(Recorded data)
○ ○ ○
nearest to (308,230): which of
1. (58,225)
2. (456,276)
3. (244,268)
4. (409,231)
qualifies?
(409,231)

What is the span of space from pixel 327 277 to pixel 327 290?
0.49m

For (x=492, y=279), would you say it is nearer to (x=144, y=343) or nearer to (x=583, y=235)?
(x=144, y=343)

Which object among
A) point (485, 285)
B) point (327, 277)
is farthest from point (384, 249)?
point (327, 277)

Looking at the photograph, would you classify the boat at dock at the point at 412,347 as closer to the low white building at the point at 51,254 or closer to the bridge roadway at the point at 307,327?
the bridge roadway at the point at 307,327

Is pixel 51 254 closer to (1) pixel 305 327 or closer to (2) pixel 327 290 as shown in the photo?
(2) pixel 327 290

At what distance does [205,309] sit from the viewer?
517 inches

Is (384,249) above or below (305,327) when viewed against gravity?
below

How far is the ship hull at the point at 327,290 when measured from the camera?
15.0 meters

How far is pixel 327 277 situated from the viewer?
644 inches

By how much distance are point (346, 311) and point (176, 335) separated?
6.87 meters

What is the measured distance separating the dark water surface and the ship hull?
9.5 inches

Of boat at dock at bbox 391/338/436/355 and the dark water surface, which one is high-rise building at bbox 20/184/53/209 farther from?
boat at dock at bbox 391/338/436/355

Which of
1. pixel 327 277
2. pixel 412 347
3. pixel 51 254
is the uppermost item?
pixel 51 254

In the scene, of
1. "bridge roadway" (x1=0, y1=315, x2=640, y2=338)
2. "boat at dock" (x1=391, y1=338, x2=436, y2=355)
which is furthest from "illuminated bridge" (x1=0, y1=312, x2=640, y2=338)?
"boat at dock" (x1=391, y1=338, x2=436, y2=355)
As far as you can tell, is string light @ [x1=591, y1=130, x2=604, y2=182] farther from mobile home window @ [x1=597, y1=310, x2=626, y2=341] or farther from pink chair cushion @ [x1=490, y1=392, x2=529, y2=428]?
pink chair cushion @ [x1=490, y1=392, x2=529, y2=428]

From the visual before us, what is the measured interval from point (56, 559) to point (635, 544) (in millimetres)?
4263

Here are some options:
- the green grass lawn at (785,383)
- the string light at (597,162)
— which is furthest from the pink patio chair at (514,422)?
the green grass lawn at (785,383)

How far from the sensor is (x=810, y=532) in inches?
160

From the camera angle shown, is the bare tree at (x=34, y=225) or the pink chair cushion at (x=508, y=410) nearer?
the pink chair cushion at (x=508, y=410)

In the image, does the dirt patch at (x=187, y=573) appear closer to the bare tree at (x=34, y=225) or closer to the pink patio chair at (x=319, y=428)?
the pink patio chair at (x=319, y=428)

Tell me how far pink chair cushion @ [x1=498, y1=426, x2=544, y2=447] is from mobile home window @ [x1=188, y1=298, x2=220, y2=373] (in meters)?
○ ○ ○
→ **Stated exercise**
Copy the listing verbatim from the line containing "In the image, does" through the end of the listing, including both ends.

→ **The result**
In the image, does the dirt patch at (x=187, y=573) appear closer to the bare tree at (x=34, y=225) or closer to the pink patio chair at (x=319, y=428)?
the pink patio chair at (x=319, y=428)

Tell me how far pink chair cushion @ [x1=498, y1=426, x2=544, y2=447] is from mobile home window @ [x1=188, y1=298, x2=220, y2=373] (in meters)?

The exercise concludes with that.